Per giustificare alcune possibili “mancanze”, la Del Vecchio ha anche parlato dei suoi problemi di salute che spesso la costringono a farsi accompagnare in auto dal marito in quanto impossibilitata a guidare. Potrebbe essere questo, secondo l’imputata, il motivo per cui il gps della Panda aziendale che aveva in dotazione non aveva rilevato i suoi spostamenti, facendo ipotizzare il fatto che il medico non avesse nemmeno visto la salma del defunto di turno prima di firmare il certificato necroscopico. Ipotesi, questa, “smontata” dal pubblico ministero.

“Come mai la finanza che l’ha seguita tutto il giorno non l’ha vista che si recava in ospedale a vedere la salma?” ha chiesto Grazia Pradella. “Non lo so, ho fatto delle ipotesi…”, ha replicato Simona Del Vecchio. “No, lei non ha fatto ipotesi, lei mi ha detto che l’aveva accompagnata suo marito”, ha detto allora il pm, che alla risposta del medico “sì, perché non stavo bene”, ha aggiunto, “Ma le sto dicendo che lei è stata seguita tutto il giorno, e lei non è andata a Bordighera (dove si trovava la salma, n.d.a.): è andata in un bar, è andata in via Nizza, è andata da Fortesan e stava bene, era in grado di deambulare”.

E in un altro caso, per difendersi dall’accusa di non essersi recata dove si trovava la salma, la Del Vecchio ha dichiarato di usare “una Vespina per muovermi più in fretta, per questo non risulta il gps”. “Il problema è che a noi il gps risulta da un’altra parte: era a fare spese private con le amiche”, ha replicato a quel punto il pubblico ministero.

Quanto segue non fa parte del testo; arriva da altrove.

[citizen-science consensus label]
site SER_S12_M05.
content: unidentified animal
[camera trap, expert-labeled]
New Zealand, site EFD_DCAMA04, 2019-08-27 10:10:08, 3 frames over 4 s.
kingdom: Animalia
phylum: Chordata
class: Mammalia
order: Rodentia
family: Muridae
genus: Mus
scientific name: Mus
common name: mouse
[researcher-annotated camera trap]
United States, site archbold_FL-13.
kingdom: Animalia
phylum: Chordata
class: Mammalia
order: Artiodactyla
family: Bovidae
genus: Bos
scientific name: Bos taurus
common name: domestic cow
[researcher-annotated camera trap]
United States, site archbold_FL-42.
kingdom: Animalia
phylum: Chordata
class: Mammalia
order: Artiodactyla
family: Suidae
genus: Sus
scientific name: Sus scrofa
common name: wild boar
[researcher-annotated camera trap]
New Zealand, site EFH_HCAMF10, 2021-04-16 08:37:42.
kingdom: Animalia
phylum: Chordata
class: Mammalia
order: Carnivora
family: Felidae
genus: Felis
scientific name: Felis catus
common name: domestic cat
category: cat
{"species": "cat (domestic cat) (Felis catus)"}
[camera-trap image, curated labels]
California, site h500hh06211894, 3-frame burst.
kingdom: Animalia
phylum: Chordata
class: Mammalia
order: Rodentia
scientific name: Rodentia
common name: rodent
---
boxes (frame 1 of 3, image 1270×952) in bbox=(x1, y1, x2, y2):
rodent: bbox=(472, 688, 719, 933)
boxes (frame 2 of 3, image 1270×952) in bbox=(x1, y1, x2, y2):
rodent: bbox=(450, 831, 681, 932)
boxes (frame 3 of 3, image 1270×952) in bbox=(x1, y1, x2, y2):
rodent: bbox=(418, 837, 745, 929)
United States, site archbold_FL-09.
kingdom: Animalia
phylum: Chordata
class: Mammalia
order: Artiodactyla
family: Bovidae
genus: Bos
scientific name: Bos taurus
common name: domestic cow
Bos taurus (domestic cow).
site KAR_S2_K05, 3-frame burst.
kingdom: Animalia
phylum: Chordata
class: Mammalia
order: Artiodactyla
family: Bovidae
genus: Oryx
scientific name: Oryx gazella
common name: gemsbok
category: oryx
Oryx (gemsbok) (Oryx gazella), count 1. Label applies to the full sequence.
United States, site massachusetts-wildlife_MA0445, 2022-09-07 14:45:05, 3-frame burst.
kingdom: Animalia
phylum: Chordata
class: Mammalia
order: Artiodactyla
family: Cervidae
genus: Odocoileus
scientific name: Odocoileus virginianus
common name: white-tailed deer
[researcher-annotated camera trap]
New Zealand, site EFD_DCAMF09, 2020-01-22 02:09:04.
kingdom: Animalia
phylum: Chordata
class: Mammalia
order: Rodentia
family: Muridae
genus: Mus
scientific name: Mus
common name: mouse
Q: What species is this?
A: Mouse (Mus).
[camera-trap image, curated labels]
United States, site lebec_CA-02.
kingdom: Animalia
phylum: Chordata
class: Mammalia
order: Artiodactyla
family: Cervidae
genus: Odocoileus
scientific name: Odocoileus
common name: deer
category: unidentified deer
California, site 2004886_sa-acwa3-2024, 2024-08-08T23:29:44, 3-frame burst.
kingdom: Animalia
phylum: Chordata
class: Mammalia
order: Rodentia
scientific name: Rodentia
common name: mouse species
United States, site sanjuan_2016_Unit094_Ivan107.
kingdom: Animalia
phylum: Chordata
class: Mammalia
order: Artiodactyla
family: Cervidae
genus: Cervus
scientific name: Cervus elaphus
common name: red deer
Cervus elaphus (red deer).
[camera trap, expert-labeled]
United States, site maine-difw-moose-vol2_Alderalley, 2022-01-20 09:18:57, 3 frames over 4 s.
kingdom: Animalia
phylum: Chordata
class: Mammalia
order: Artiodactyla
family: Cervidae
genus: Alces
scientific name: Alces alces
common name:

Per quanto riguarda il fatto che alcuni parenti dei defunti hanno dichiarato agli inquirenti di non aver mai visto il medico legale in casa loro, la Del Vecchio si è giustificata dicendo di non avere nessuna necessità di parlare con loro, per cui spesso entrava nelle case e per non disturbare il figlio, il marito, il padre “che stavano riposando” ha visionato i cadaveri senza annunciarsi. “Ma da quando il medico legale entra di soppiatto nelle case?”, ha chiesto a quel punto la Pradella.
Ma non solo le testimonianze dei  parenti dei defunti hanno “inchiodato” il medico legale: a farlo sono stati anche alcuni addetti delle pompe funebri, che nel corso delle precedenti udienze hanno dichiarato che la Del Vecchio non vedeva le salme. Dichiarazioni che, secondo la donna, sono state fatte in quanto lei non stava “molto simpatica alle onoranze funebri con le quali avevo discusso: avevo detto che i morti me li dovevano lasciare spogliati e me li facevano trovare nella bara”.

Entrando nel merito del complotto nei suoi confronti, la dottoressa ha raccontato un episodio particolarmente inquietante: “Un pomeriggio sono tornata in ufficio. I computer erano rimasti accesi, ma il monitor era nero. Quando ho mosso il mouse è apparsa una scritta e mi sono resa conto che nelle dichiarazioni c’era il mio nome. Venivo definita una troia, bastarda, stronza, puttana…. Era scritto anche che sarei stata fatta fuori così come era stato fatto fuori un ricercatore di Roma”.